Cells with faulty antennae that can’t get their signals straight may be behind a common heart valve disorder.
Newborn mice engineered to develop a flawed heart valve had stunted primary cilia in cells that help to form the valve during development, researchers report online May 22 in Science Translational Medicine.
The heart valve disorder, called mitral valve prolapse, “is characterized by significant abnormalities in the composition and organization” of valve tissue, says Joy Lincoln, a heart valve researcher at Nationwide Children’s Hospital in Columbus, Ohio. Those abnormalities compromise the valve’s structure and function. The new work hints that primary cilia play a role in this improper development, she says.
The condition, which affects about 2 percent of the U.S. population, causes the valve separating two heart chambers — the left atrium and the left ventricle — to not seal properly. Normally, when the left ventricle pumps oxygenated blood to the body, the valve closes tightly so blood doesn’t backtrack into the atrium. But with mitral valve prolapse, parts of the valve bulge into the atrium, which can let blood through.
A leaky valve can produce a heart murmur, a “click” sound a doctor can hear with a stethoscope. Some people with the condition don’t experience any symptoms, while others may have rapid heartbeats or discomfort in their chest. If there is a lot of leaking blood, the heart may develop an infection, blood clots may form and raise a person’s risk of stroke or heart attack, or a person’s heart may eventually fail. The only way to fix the valve is with surgery.
Primary cilia, solitary cellular antennae thought to be crucial for signaling between cells (SN: 11/3/12, p. 16), differ from motile cilia, which work as a group to move things along the respiratory or reproductive tracts, for example. Scientists previously thought primary cilia were no longer functional. The idea that primary cilia might be involved in the heart valve’s troubles sprung partly from the recognition that people with polycystic kidney disease develop mitral valve prolapse more often than those in the general population. The kidney disease is one of a number of rare diseases called ciliopathies, which have in common dysfunctional primary cilia.

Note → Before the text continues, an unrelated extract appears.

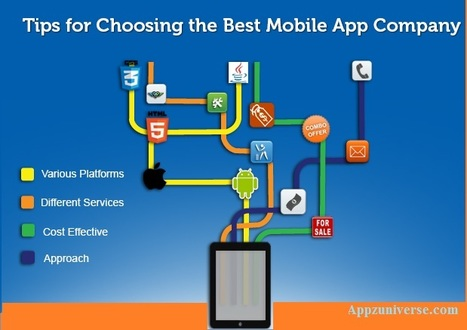 What do you look for when selecting the best mobile app development company? | Web Design & Web Development India | Softqube Technologies | Scoop.it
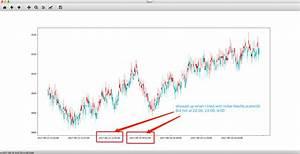 Python Candlestick Chart Matplotlib Python Matplotlib Finance Candlestick Ohlc Plot Intraday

Russell Norris, a cardiovascular biologist at the Medical University of South Carolina in Charleston, and colleagues identified a multigenerational family with an inherited form of mitral valve prolapse. The affected family members shared a mutated gene linked to primary cilia. This discovery provided the impetus for exploring a possible role for the cilia in the disorder.
Newborn mice engineered to have the mutated gene ended up with undersized primary cilia in cells in their mitral valves during development and showed signs of mitral valve prolapse. Cells with faulty antennae seem to “get confused on where they are supposed to go” and mismanage the building of the valve, Norris says. As a consequence, “the makeup of the valve tissue itself is altered.”

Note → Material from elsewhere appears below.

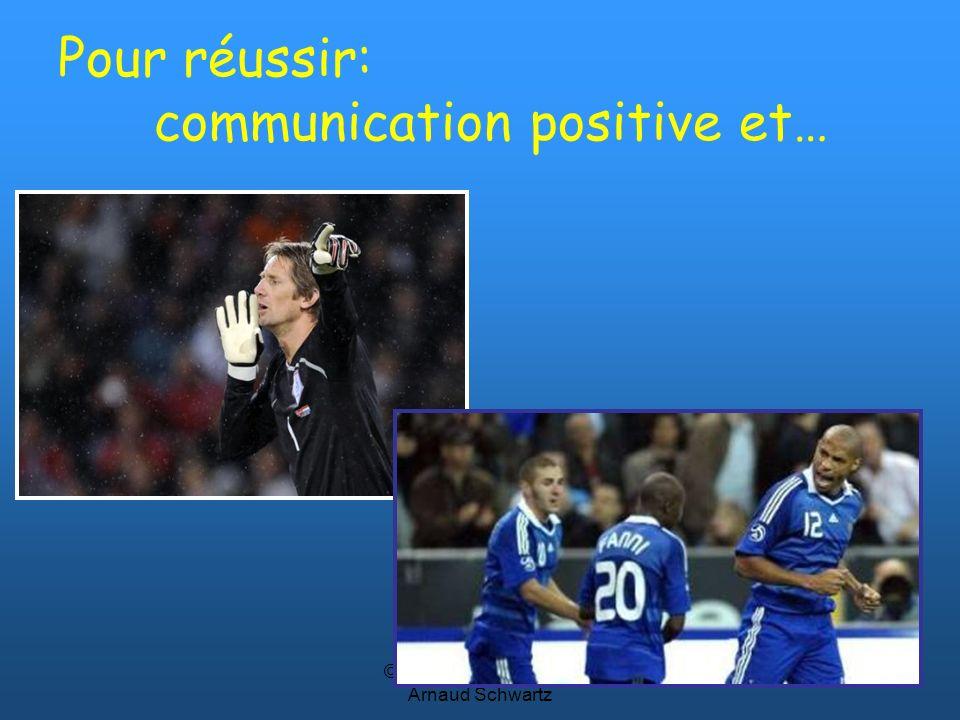© www.footballcoach.fr Arnaud Schwartz Pour réussir: communication positive et…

In an analysis of human genetic information, the team also found that small variations in a set of 278 genes tied to primary cilia occurred more frequently in a group of about 1,400 people with mitral valve prolapse, compared with a group of over 2,400 people without the valve disorder.
The team plans to work next on figuring out how these dysfunctional primary cilia, present only during development, actually might cause mitral valve prolapse. Understanding how the disease develops may help doctors figure out the right time to intervene, which isn’t always clear, Norris says.
“The current mode of treatment is to sort of watch and wait,” he says. But repairing a heart valve won’t help a patient if the “heart has already gotten to the point where it’s starting to fail.”